O operador foi convocado pela Polícia Federal para prestar esclarecimentos no dia 5 de fevereiro, mas não foi encontrado no Brasil. Numa carta assinada por sua advogada, Fernanda Silva Telles, endereçada à Polícia Federal do Paraná, o operador é apresentado como “suíço”, “economista” e “residente e domiciliado” em Genebra.

Depois de dias aguardando por sua saída de seu apartamento, a reportagem do Estado hoje pode conversar com o operador, enquanto ele caminhava ao sair de sua casa. Irritado, ele se recusou a falar e ofendeu a reportagem.

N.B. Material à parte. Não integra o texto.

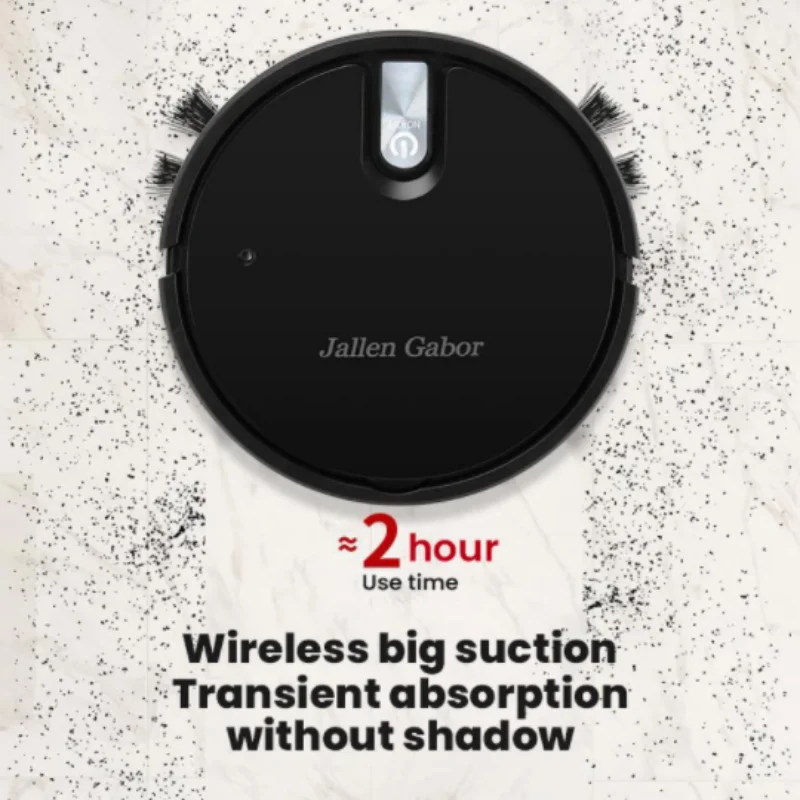 5-in-1 Wireless Smart Robot Vacuum Cleaner Multifunctional Super Quiet Vacuuming Mopping Humidifying For Home Use Home Appliance thumbnail 3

“Vocês são uns merdas. Você faz matérias de merda”, declarou. Questionado sobre o fato de que parte das denúncias estão em investigações do Ministério Público, ele apenas declarou: “estão usando vocês.”

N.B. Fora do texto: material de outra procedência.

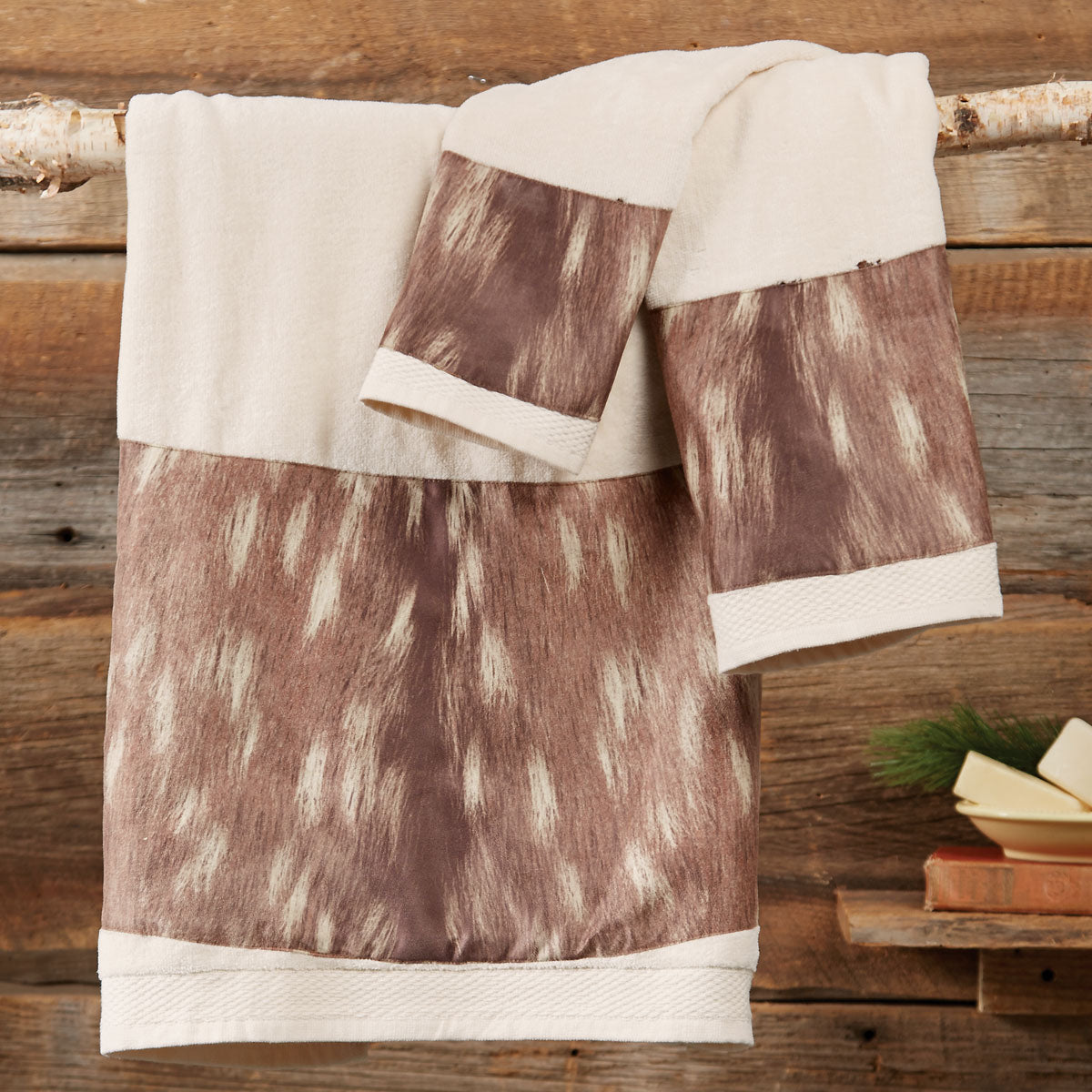 Durango Axis Towel Set - Cream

O operador não aceitou falar sobre o que sabe da abertura de contas e se recusou a dar sua versão. “Não vou falar nada”, disse. Ao final, quando já cruzava uma ponte em Genebra, a reportagem voltou a perguntar se ele conhecia Barusco. Ele apenas levantou a mão, abaixou a cabeça e, em silêncio, continuou caminhando.

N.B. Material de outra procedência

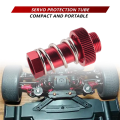 Metal Servo Saver Tube with Clamping Nut for Arrma,1. 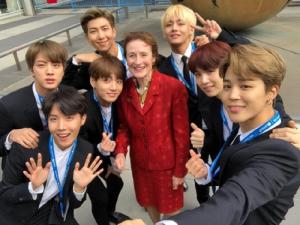 방탄소년단(BTS), 유엔 연설 화제…“여러분의 목소리와 이름을 찾으시길”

Na carta para para a PF, a advogada que o representa indicou que “após tomar conhecimento de que foi procurado para prestar esclarecimentos”, o cliente informou que poderá ser notificado no atual endereço suíço.

Ainda em fevereiro, a reportagem do Estado foi à sua casa. Uma caixa de correio tem o nome B. Freiburghaus e outra, a inscrição Sr. e Sra. Freiburghaus. A porta foi aberta por uma mulher que, em português fluente, não disfarçou o nervosismo após a identificação do repórter. “Aqui não tem nenhum Bernardo”, disse.

Freiburghaus vive em um dos endereços de maior prestígio de Genebra,  perto dos bancos J. Safra, HSBC, Citibank ou Credit Suisse e às margens do Rio Ródano.

No Rio de Janeiro, ninguém o tem visto na sede de sua empresa, Diagonal Investimentos. “Embora esteja funcionando de forma precária, tendo em vista a expressiva diminuição de seus clientes, a empresa está regulamente constituída no endereço acima declinado”, justificou a advogada.

A Odebrecht nega qualquer relação com esquema de propina ou qualquer ilegalidade.